In "today's rampant secularism," the pope said, "when it becomes an aggressive cultural rejection of God's active fatherhood in our history, is an obstacle to authentic human fraternity, which finds expression in reciprocal respect for the life of each person. Without the God of Jesus Christ, every difference is reduced to a baneful threat, making impossible any real fraternal acceptance and fruitful unity within the human race."
Pope Francis notes that Benedict XV, given the universality of salvation, saw "that the Church's universal mission requires setting aside exclusivist ideas of membership in one's own country and ethnic group."

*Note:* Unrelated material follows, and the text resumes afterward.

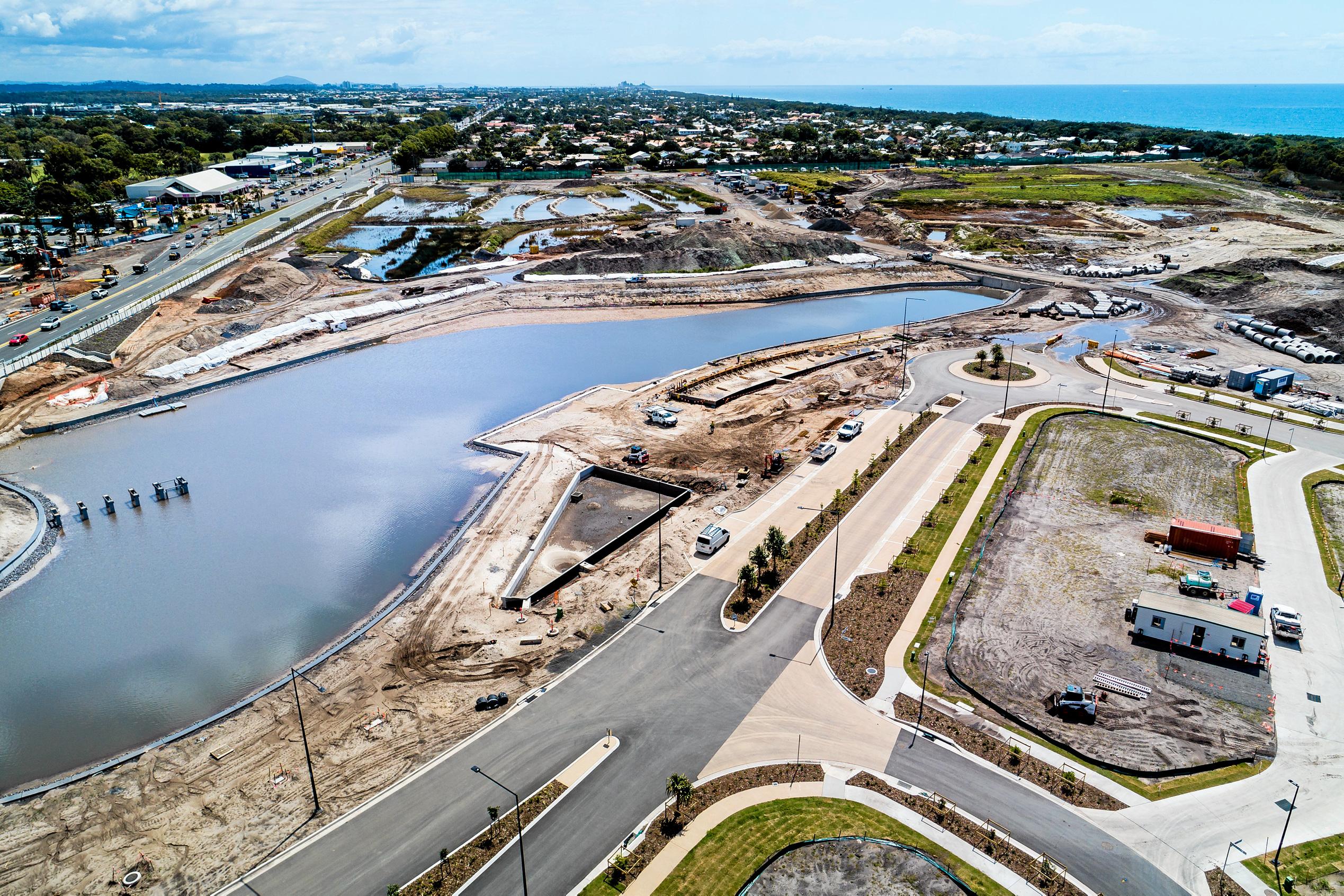 A number of milestones are within reach at Stockland's Oceanside development in Birtinya. Pictured are recent aerial photographs showing housing site and lake development in the Bokarina Beach residential area. Picture: Stockland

Today, the Church needs men and women "who, by virtue of their baptism, respond generously to the call to leave behind home, family, country, language and local Church, and to be sent forth to the nations, to a world not yet transformed by the sacraments of Jesus Christ and his holy Church."
Pope Francis noted the coincidence of World Mission Day with the Synod on the Churches in the Amazon, saying, "A renewed Pentecost opens wide the doors of the Church, in order that no culture remain closed in on itself and no people cut off from the universal communion of the faith. No one ought to remain closed in self-absorption, in the self-referentiality of his or her own ethnic and religious affiliation. The Easter event of Jesus breaks through the narrow limits of worlds, religions and cultures, calling them to grow in respect for the dignity of men and women, and towards a deeper conversion to the truth of the Risen Lord who gives authentic life to all."
We confide our mission to Mary, Mother of the Church, Pope Francis said: "In union with her Son, from the moment of the Incarnation the Blessed Virgin set out on her pilgrim way. She was fully involved in the mission of Jesus, a mission that became her own at the foot of the Cross: the mission of cooperating, as Mother of the Church, in bringing new sons and daughters of God to birth in the Spirit and in faith."
Pope Francis concluded his message with a brief mention of the Pontifical Mission Societies, who "serve the Church's universality as a global network of support for the Pope in his missionary commitment by prayer, the soul of mission, and charitable offerings from Christians throughout the world."